Fenyvesi responded to a Migration Aid ad seeking volunteers to provide vacation accommodation for refugees who have received the official protection of the Hungarian state. He offered his 9-bed guesthouse to the organization free of charge.

It’s not the first time Fenyvesi has used his guesthouse to accommodate disadvantaged people. He said he has often taken in “people in difficult social situations” to stay there for free.
“If I can accommodate poor Hungarian children, and among them very many Gypsy children, I would add, then why not suffering refugee families with children?” he asked. “I’d be really curious that if the shepherds had not been from Bethlehem but from Őcsény, then would Jesus lay down among the cattle to rest in the manger, or somewhere outside like a homeless person?”
But Fenyvesi’s goodwill was met with hostility in Őcsény: after the village assembly, he was threatened and his property was damaged.
“They literally threatened me, that they would separate my head from my body!” he told 444.hu. “In the night there was a huge bang, a brick was thrown at my van. We saw in the morning that six of my eight tires had been slashed.

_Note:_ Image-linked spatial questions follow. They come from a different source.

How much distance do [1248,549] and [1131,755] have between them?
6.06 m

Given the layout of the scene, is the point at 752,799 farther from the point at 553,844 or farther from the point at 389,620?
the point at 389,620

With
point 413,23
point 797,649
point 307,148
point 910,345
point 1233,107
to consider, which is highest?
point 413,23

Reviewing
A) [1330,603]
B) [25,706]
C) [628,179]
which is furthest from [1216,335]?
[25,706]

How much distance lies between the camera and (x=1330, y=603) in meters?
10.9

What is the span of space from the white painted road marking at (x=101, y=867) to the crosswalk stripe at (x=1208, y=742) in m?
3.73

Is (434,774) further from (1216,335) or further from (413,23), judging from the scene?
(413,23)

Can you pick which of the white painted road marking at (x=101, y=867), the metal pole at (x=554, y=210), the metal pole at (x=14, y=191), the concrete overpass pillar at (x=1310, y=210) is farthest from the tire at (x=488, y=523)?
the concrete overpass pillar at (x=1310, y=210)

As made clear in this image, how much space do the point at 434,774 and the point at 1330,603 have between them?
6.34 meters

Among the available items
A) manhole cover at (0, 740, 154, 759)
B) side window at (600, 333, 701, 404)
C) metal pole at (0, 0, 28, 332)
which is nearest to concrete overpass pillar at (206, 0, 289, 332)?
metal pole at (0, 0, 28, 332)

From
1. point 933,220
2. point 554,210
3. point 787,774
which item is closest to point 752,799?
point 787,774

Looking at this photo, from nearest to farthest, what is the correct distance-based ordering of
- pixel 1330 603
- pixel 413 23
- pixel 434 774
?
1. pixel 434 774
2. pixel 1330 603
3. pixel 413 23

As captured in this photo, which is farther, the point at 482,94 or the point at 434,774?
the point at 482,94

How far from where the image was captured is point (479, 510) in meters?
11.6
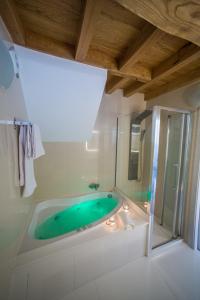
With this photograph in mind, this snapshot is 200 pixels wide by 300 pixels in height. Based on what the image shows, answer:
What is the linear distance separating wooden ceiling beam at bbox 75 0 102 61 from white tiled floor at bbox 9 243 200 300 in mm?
2036

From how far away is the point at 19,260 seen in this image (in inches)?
46.9

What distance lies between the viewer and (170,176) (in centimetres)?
237

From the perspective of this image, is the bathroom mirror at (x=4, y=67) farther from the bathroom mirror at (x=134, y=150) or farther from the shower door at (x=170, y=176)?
the bathroom mirror at (x=134, y=150)

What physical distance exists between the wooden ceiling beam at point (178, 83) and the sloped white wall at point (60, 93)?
1165mm

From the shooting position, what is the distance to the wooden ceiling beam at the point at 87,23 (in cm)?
87

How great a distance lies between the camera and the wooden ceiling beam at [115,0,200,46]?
2.17 feet

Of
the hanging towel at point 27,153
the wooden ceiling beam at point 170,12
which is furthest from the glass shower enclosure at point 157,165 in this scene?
the hanging towel at point 27,153

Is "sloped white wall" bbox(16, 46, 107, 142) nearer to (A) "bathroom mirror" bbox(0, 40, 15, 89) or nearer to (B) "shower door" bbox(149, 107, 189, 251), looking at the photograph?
(A) "bathroom mirror" bbox(0, 40, 15, 89)

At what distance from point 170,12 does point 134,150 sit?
2268 millimetres

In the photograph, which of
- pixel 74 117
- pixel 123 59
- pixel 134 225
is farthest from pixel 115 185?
pixel 123 59

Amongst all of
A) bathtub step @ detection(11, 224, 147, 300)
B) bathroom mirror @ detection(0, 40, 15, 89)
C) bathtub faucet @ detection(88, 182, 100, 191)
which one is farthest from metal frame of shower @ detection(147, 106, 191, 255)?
bathroom mirror @ detection(0, 40, 15, 89)

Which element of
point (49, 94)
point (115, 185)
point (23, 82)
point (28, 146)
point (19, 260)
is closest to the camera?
point (19, 260)

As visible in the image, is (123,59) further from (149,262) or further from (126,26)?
(149,262)

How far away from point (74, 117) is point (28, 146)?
1099mm
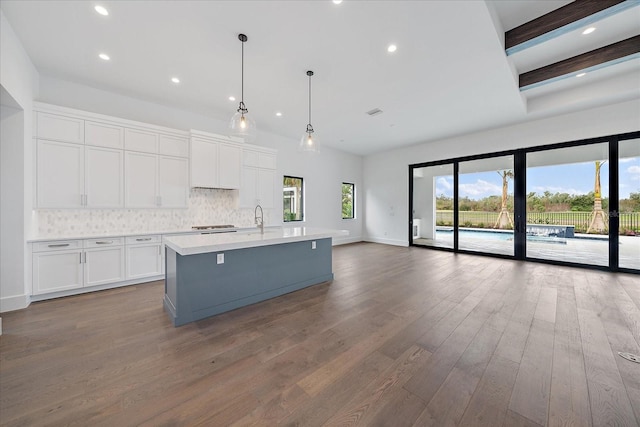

I ask you, if someone is banging someone’s car mercilessly in front of their house in the night, and they’d threatened them before…then will he feel terrorized or not? I wonder, is that terror or not?”
Fenyvesi has decided not to host the refugee children, “not because they terrified me or anything like that, but because I saw those mothers and how shocked and horrified they are and how much they hate, and a mother’s love for her children is above everything.”
He said he doesn’t blame the residents for what has happened, but government propaganda which has incited so many Hungarians to hate.
“And those who threaten me, I’m not mad at them,” he said. “Nor at the tire slashers. Because they’re actually really good folks. They go wild over certain topics and become unpredictable. I think I’m going to discuss it with them, we go to the same bar. Either we’ll come to an understanding or I’ll get life insurance and that’s it. You don’t have to live forever.”